> _Problem_
From the records below, pull out every line that contains the word "visual", keeping their original order.

> _Data supplied_
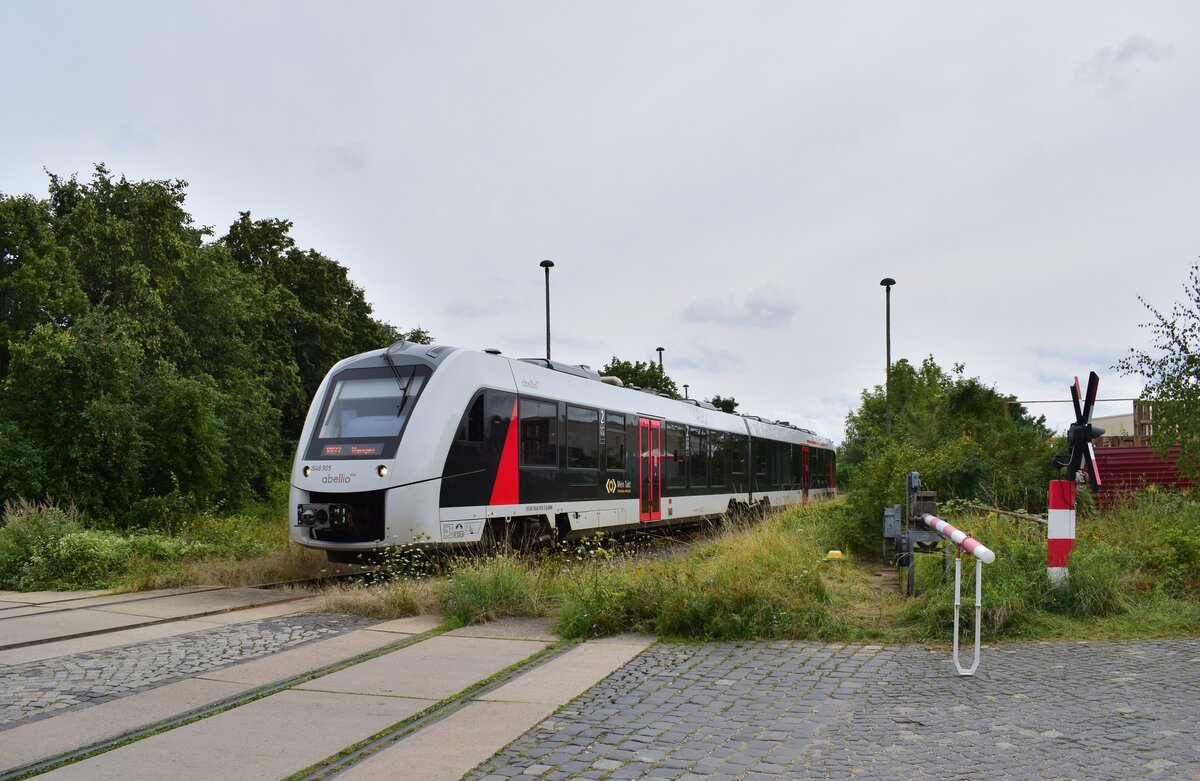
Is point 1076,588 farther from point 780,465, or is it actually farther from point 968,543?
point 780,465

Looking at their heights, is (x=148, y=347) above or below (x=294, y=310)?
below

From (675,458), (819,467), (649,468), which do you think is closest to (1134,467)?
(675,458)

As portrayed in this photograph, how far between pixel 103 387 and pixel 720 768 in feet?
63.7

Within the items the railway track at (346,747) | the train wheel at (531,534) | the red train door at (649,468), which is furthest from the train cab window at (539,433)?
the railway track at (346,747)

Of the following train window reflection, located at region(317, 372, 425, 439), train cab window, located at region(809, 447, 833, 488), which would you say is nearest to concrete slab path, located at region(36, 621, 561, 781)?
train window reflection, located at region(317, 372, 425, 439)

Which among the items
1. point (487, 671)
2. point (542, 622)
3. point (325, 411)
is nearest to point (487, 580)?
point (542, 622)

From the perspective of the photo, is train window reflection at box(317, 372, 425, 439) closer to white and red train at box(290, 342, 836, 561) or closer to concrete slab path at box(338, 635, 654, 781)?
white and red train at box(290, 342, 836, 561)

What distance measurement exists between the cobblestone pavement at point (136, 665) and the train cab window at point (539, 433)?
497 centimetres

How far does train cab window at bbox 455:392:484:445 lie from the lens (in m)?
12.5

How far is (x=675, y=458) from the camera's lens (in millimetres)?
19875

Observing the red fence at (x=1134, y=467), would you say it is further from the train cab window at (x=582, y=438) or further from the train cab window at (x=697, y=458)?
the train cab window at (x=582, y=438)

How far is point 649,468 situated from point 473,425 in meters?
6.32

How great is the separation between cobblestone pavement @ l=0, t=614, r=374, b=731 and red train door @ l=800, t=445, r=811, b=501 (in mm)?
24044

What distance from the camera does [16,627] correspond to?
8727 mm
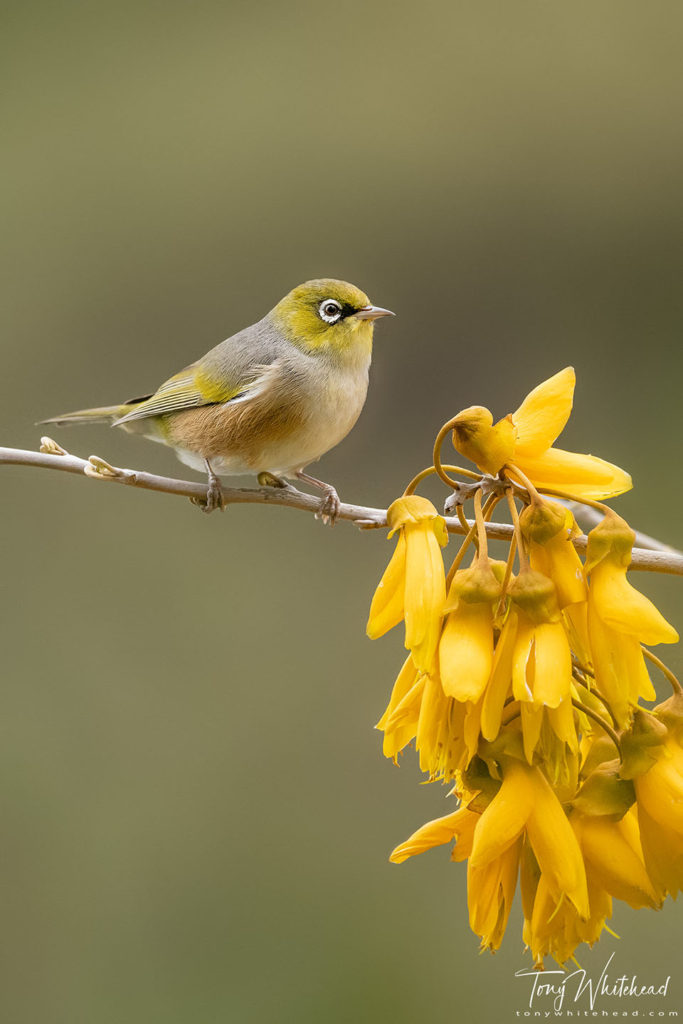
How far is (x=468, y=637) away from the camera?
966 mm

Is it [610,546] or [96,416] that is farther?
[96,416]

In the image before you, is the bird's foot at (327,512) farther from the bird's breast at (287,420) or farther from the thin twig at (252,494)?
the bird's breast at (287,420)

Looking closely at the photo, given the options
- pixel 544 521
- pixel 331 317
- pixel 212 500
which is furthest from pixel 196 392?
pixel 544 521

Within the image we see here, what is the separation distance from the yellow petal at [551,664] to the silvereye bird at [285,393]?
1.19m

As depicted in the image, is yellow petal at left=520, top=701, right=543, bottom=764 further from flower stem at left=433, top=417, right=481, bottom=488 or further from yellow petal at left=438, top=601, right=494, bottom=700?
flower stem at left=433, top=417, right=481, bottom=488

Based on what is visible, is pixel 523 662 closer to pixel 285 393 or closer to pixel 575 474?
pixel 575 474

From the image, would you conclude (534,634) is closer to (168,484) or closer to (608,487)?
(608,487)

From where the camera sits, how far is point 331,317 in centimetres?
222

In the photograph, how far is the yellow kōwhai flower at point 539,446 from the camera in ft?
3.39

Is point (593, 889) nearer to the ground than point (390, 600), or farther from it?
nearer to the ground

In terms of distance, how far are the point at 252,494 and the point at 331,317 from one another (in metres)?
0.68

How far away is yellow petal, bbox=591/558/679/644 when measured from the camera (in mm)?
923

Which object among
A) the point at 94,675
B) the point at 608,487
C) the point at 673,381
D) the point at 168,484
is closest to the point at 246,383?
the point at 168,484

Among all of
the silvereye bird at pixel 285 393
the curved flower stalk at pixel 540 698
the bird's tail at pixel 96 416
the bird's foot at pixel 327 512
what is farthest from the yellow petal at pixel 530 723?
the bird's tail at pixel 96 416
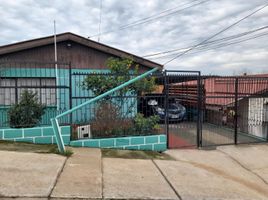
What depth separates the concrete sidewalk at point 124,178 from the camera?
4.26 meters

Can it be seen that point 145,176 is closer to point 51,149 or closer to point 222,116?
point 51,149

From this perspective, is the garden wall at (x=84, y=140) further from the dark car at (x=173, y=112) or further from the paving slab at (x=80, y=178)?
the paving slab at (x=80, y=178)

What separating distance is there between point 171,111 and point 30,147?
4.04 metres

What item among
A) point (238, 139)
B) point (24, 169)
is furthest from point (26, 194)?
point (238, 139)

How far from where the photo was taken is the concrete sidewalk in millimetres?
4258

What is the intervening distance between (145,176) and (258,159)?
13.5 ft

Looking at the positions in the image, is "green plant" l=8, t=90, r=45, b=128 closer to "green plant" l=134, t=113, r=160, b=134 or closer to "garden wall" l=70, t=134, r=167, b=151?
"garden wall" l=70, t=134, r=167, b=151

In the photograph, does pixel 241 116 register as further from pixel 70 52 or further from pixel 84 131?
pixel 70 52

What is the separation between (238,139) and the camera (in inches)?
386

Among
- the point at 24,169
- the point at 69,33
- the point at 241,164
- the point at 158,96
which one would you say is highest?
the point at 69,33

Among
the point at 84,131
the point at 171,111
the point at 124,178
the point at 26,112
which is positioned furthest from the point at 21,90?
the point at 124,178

---

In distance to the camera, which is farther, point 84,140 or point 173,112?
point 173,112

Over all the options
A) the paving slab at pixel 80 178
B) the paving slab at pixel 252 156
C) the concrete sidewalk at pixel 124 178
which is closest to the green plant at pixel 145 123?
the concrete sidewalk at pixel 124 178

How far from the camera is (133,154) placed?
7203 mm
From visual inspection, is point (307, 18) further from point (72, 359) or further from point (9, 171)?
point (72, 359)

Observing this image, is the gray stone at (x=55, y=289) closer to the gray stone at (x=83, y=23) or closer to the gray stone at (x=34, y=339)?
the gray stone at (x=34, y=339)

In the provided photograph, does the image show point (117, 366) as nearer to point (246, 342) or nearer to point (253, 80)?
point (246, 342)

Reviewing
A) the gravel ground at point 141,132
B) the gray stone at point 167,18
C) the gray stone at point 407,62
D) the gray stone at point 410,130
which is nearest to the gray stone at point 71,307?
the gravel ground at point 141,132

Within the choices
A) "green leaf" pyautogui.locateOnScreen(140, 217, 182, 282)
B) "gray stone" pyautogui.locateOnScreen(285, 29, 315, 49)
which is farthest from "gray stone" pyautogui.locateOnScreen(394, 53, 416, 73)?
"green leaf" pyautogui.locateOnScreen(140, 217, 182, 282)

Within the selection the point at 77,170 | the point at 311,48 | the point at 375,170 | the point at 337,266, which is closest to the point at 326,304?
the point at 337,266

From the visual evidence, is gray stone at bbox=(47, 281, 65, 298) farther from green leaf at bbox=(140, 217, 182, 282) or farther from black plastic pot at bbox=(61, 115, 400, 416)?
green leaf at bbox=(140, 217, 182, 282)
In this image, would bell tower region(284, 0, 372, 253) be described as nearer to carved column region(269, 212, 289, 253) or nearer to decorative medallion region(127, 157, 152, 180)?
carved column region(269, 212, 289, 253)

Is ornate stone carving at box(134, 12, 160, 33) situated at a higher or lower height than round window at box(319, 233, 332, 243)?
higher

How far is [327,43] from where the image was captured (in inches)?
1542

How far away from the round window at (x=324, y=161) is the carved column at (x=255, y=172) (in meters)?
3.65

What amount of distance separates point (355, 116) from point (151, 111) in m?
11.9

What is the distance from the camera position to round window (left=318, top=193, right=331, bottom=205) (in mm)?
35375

> _Output of the exercise_
From visual inspection, is point (307, 18) further from point (72, 359) or further from point (9, 171)?
From the visual evidence, is gray stone at bbox=(47, 281, 65, 298) farther from green leaf at bbox=(140, 217, 182, 282) or farther from black plastic pot at bbox=(61, 115, 400, 416)?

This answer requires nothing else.